### Text:
---*---

The Rise of Artificial Intelligence Art

AI art has been celebrated and criticised in equal measure. From its ease of usage to the inevitable questions of its implications, we dive into the world of artificially generated images.


All the images in this article have been generated by Christie’s International Real Estate Dubai using artificial intelligence — a fact that would have been improbable a mere two years ago, when we opened our doors in Dubai. It speaks to the rapid ascent of AI art.

Using generative AI, where systems learn from the input data’s pattern and structure, image generators such as OpenAI’s Dall-E can produce pictures in seconds. No image is off limits — from world leaders as rockstars to a Wes Anderson-directed Harry Potter.



Why the popularity? Because AI art is fast, easily accessible and uncomplicated. Whether it is Midjourney using diffusion or Dall-E 2 taking in 650 million images, the process remains the same — users describe an image in prompts using everyday language. Given that the AI system has seen millions of related images online, it is able to produce an entirely new yet similar picture.

Arguably, the wider public only acknowledged the impact of AI art in 2018 — when Christie’s auctioned the AI-generated Portrait of Edmond Belamy for an unprecedented US$432,500. The nascent yet growing industry generated controversy almost as instantly as it generates its images — most recently when Jason M. Allen’s AI-generated Théâtre D’opéra Spatial won the Colorado State Fair’s annual art competition.



And therein lies the inevitable question — what is the future of human art?
Already, Shutterstock has agreed to integrate Dall-E. Oppositely, though, Getty Images has sued Stability AI for illegally copying and commercialising Getty’s library.

And this leads to the other issue — copyright. With databases being trained to produce art in the style of actual artists, and usually without any permissions framework, who owns art? How does one distinguish between man and machine? Researchers at the University of Chicago have created Glaze to counter this — the tool can help artists protect their works against AI imitation.

Jason Allen himself has stated definitively: “AI won. Humans lost.” Ironically, it is left to that other brainchild of OpenAI, ChatGPT, to oppose him: “[The] question of whether AI-generated art can truly be considered art is a matter of debate.”

The U.A.E., meanwhile, is for artificial intelligence and virtual technology. With progressive initiatives like the National Strategy for Artificial Intelligence 2031, the U.A.E. Council for Artificial Intelligence and the Virtual Assets Regulatory Authority, the country is firmly on the path to becoming an AI-friendly hub. The Christie’s Art + Tech Summit, held in collaboration with Christie’s International Real Estate Dubai this past March as part of Art Dubai 2023, further gathered thought leaders to discuss issues surrounding art’s relationship with Web3, artificial intelligence, blockchain and more.

---*---

### Data excerpts:
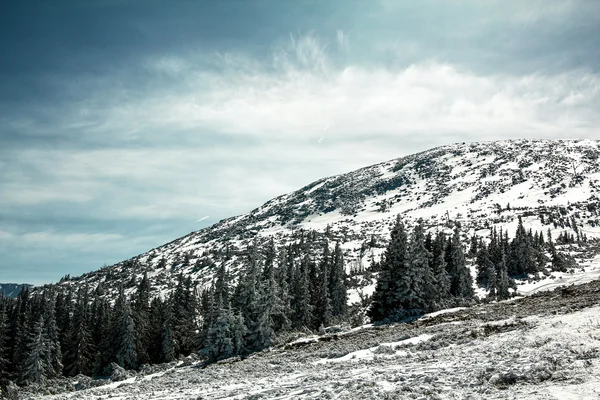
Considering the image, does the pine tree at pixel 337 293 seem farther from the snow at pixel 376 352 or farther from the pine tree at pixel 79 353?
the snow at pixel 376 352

---*---

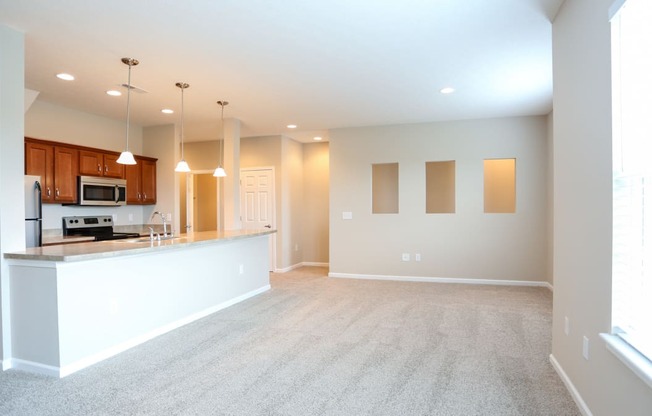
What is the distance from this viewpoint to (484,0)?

---*---

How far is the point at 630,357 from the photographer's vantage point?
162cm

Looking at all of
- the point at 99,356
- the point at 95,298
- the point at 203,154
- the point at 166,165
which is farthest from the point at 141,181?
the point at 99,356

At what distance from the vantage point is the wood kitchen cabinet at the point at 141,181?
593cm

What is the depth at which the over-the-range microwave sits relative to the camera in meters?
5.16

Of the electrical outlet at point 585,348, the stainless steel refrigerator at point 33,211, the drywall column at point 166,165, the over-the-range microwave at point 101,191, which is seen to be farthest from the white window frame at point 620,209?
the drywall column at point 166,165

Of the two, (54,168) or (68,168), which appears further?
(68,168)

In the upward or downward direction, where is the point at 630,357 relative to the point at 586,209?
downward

---*---

### What you need to do:
Retype the stretch of the AI art text from "Why the popularity?" through "annual art competition.". The entries play no part here and can be left aside.

### Response area:
Why the popularity? Because AI art is fast, easily accessible and uncomplicated. Whether it is Midjourney using diffusion or Dall-E 2 taking in 650 million images, the process remains the same — users describe an image in prompts using everyday language. Given that the AI system has seen millions of related images online, it is able to produce an entirely new yet similar picture.

Arguably, the wider public only acknowledged the impact of AI art in 2018 — when Christie’s auctioned the AI-generated Portrait of Edmond Belamy for an unprecedented US$432,500. The nascent yet growing industry generated controversy almost as instantly as it generates its images — most recently when Jason M. Allen’s AI-generated Théâtre D’opéra Spatial won the Colorado State Fair’s annual art competition.